Respeito sua decisão, a vida é dele e faz o que bem entende dela, ele é uma das melhores pessoas que conheço da vida, sua lealdade muitas vezes me assusta. Afirma com todas as letras que daria a vida por aqueles que ama e não duvido nada disso, assim como Ruan também.

Estou aprendendo com eles, pois nunca tive amizades, principalmente quando meus pais morreram e restou somente vovó. Eles são pessoas por quem eu seria preso.

Falando nela enquanto meu amigo dirigia para a cafeteira mais próxima, digitei seu número e espero que consiga confortá-la, pois ontem, depois que cheguei, não deu para lhe ligar, como o esperado.

Você está vivo, glória a Deus! — Não gosto quando ela fica angustiada a ponto de suspirar em ouvir minha voz, pois sei que não fez outra coisa a não ser esperar minha ligação.

Claro que estou vó. A senhora comeu alguma coisa? — murmurei.

Como poderia sem nenhuma notícia sua?

Eu não gosto quando faz isso.

É mais forte que eu, meu filho!
Ouvi o silêncio.

Só liguei para saber como a senhora estava. — Uma grande mentira, sabia muito bem que a senhorinha estava extremamente preocupada com o meu sumiço repentino, mas estava chateado o suficiente com ela para não colocar o orgulho de parte. Não gosto de imaginá-la definhando, caso algo pior acontecesse, mesmo sabendo que comigo não seria diferente. Somos tudo que temos um do outro.

Tudo bem, não fique chateado comigo, vou fazer uma sopa de legumes.
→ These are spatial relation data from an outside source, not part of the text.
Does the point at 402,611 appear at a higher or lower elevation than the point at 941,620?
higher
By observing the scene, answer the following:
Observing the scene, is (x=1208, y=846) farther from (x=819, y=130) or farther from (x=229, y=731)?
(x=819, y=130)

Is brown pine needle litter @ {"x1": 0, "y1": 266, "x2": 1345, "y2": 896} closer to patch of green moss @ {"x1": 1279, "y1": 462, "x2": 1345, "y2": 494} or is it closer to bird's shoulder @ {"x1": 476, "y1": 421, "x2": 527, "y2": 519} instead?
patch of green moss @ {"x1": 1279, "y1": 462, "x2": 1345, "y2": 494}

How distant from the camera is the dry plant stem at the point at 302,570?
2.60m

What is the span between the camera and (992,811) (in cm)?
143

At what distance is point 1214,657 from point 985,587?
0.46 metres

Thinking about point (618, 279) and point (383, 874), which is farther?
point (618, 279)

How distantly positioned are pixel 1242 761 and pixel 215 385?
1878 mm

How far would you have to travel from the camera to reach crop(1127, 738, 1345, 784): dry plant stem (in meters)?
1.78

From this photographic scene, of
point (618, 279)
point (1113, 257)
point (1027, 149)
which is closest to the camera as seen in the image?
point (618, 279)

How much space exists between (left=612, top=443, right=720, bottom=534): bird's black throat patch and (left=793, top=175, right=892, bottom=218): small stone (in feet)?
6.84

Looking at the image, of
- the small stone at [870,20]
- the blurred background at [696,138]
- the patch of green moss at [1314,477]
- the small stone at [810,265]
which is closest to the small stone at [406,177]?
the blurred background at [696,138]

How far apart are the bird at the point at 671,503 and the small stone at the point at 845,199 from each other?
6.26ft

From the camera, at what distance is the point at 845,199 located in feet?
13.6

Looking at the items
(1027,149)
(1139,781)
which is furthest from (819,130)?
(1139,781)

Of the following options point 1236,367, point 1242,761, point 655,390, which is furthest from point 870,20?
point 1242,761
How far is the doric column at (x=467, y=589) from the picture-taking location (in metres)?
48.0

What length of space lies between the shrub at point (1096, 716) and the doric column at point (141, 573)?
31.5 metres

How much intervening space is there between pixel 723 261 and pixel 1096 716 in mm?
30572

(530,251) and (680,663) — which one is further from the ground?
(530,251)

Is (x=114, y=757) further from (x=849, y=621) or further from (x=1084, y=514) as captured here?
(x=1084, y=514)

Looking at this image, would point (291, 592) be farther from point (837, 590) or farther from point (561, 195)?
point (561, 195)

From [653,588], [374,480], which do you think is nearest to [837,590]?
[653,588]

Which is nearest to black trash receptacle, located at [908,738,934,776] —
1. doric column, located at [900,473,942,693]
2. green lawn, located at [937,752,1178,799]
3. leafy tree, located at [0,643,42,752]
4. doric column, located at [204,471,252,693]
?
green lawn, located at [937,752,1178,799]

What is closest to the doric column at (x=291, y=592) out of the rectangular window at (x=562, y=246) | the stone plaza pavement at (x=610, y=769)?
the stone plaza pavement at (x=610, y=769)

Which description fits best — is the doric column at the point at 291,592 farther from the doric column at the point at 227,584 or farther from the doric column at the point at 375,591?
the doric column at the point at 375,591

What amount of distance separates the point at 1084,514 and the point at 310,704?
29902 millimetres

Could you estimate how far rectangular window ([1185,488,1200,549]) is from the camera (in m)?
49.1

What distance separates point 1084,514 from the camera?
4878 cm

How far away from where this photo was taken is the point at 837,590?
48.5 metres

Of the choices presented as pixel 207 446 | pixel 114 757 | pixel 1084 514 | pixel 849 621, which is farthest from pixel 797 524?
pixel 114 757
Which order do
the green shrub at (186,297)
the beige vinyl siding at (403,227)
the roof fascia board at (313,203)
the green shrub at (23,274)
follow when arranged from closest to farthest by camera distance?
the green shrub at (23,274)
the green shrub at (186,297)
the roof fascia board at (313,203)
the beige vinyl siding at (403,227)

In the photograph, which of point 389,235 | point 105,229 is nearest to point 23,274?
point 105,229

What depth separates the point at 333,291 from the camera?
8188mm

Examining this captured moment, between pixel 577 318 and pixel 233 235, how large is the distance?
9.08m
Me ligue quando desanuviar a mente, então conversamos melhor. — Complacente, tentou apaziguar.

Está bem, te amo.

Eu te amo mais. — Sem dizer mais nada, desligou.

Suspirando, guardei o aparelho, dando atenção para meu amigo novamente.

— Como ela está? — Ainda focado no caminho, perguntou.

Meus amigos não têm contato nenhum com vovó, eu estou falando com ela sempre que possível, eles se acostumaram com a voz da senhorinha e criaram um carinho por ela. Este, ao meu lado, sendo o mais sensível de nós três, está sempre perguntando pela mesma.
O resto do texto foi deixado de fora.